[Source records]
· · ·

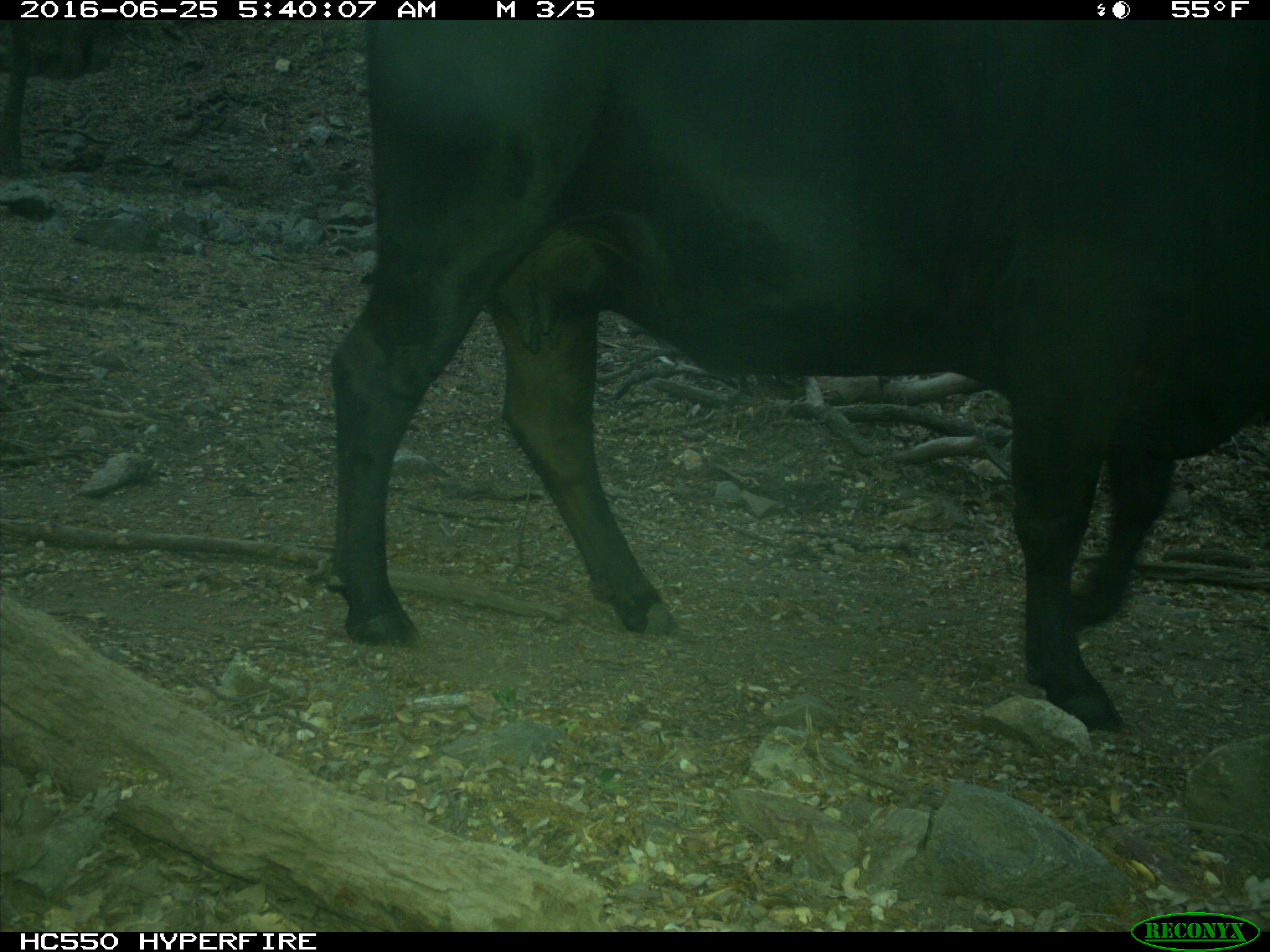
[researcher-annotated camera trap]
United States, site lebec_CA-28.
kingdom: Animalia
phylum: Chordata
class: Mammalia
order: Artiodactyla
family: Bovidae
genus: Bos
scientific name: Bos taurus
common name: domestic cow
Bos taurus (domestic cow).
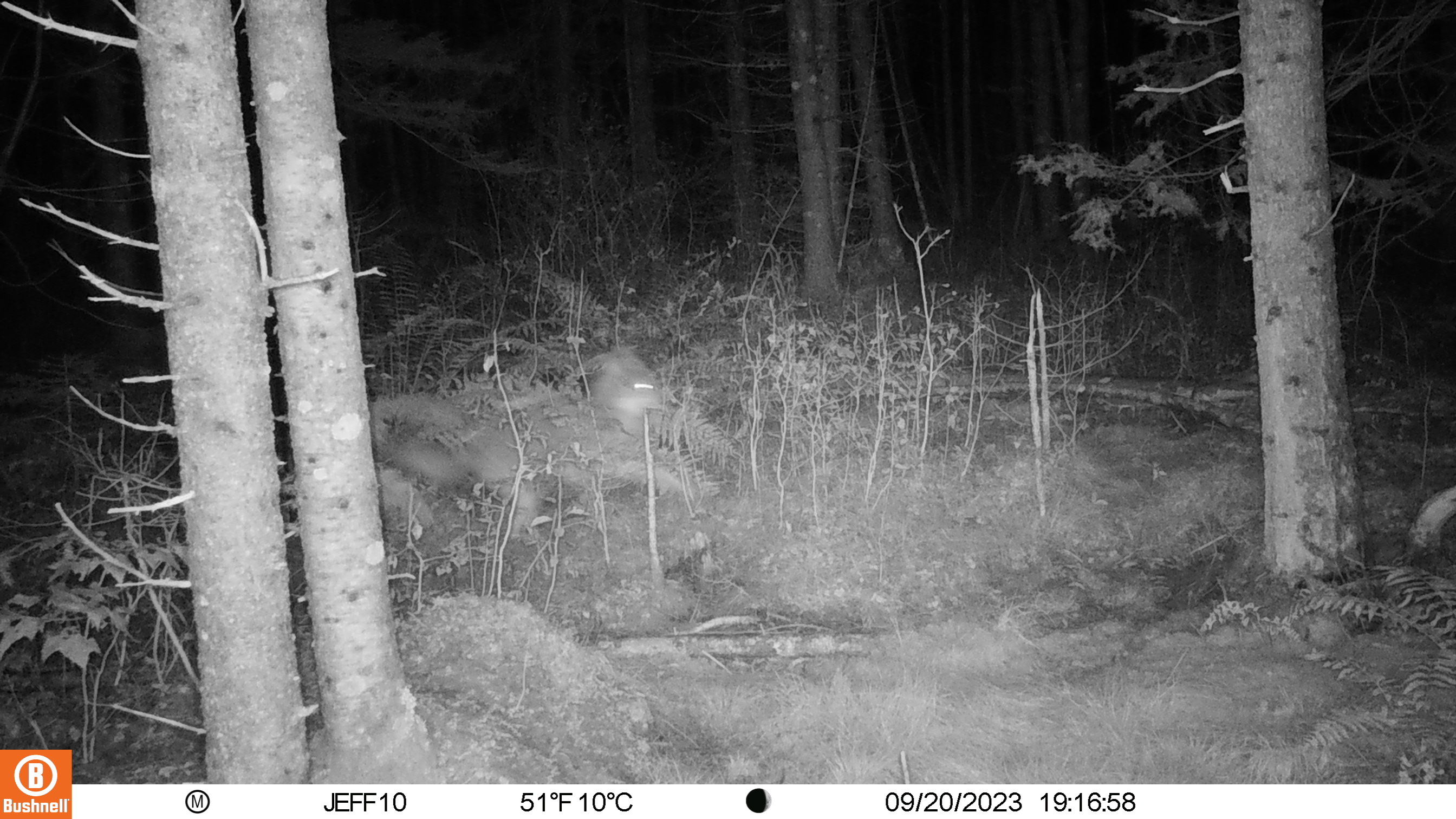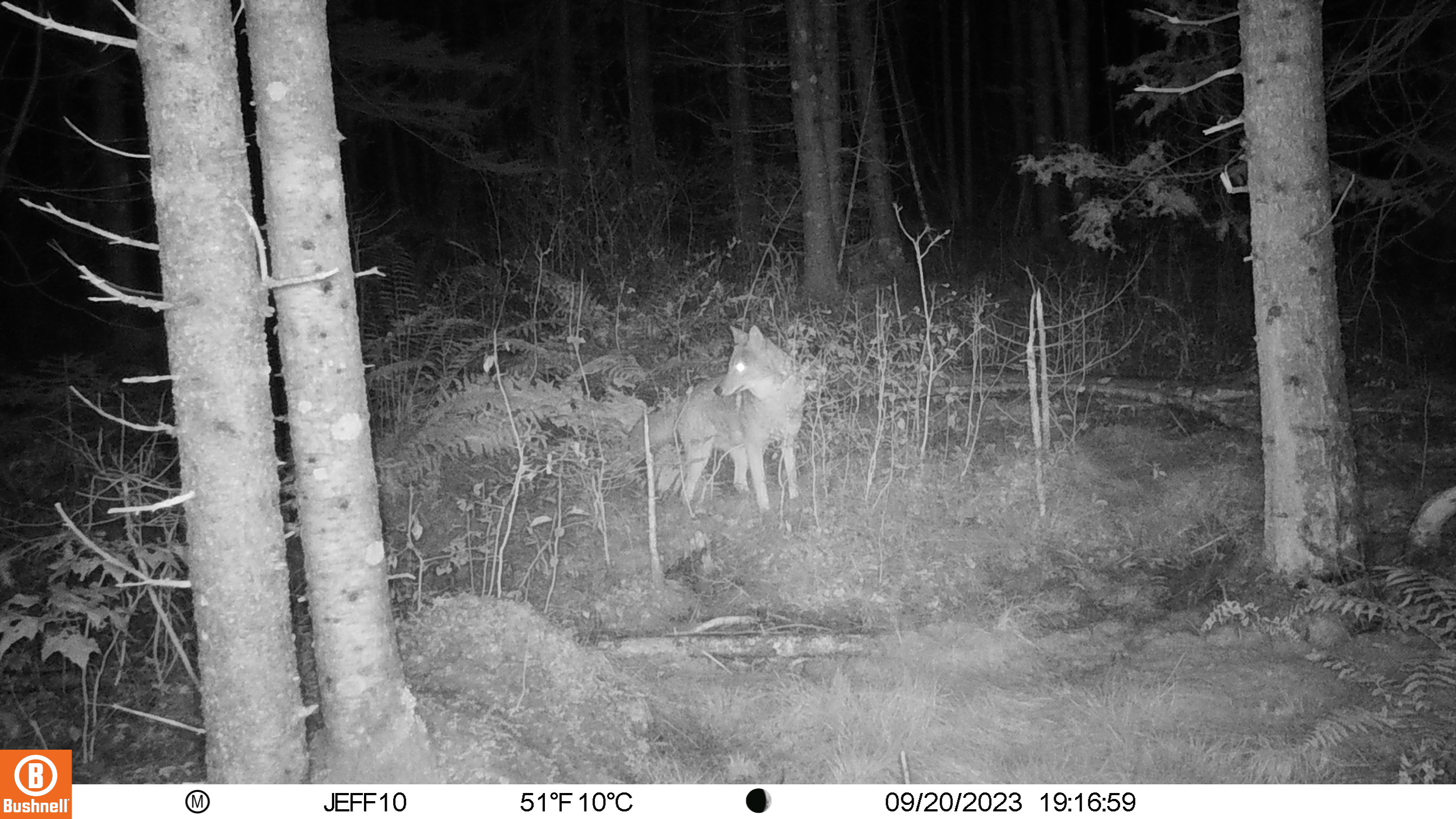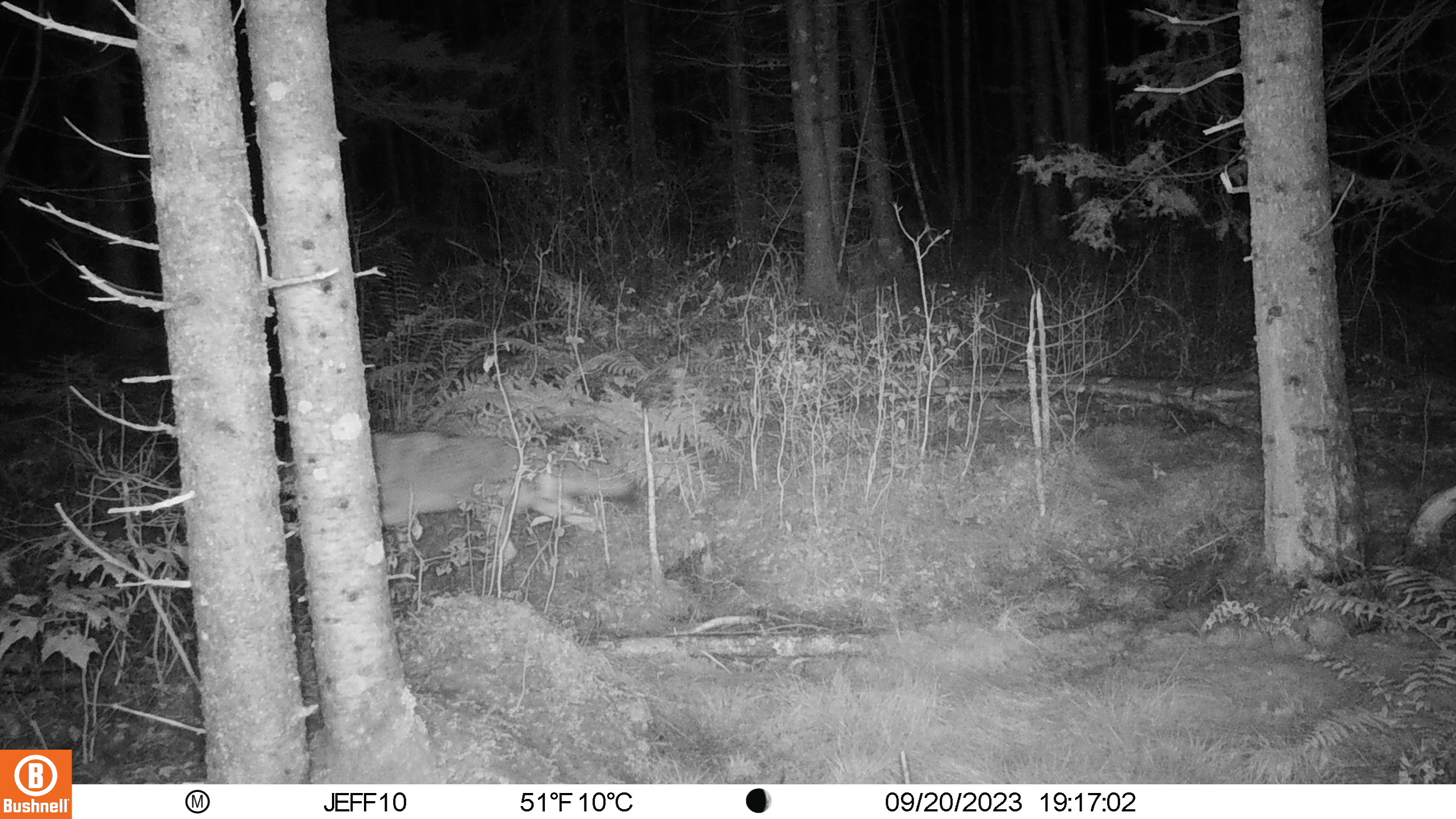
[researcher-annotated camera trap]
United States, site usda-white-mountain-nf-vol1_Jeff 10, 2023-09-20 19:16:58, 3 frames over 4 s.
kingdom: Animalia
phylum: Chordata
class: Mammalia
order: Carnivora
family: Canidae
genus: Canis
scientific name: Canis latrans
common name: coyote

· · ·

Description of the task: The answer must be the line containing "United States, site usda-white-mountain-nf-vol1_Jeff" and every line after it to the end of the records, repeated exactly.

Response box:
United States, site usda-white-mountain-nf-vol1_Jeff 10, 2023-09-20 19:16:58, 3 frames over 4 s.
kingdom: Animalia
phylum: Chordata
class: Mammalia
order: Carnivora
family: Canidae
genus: Canis
scientific name: Canis latrans
common name: coyote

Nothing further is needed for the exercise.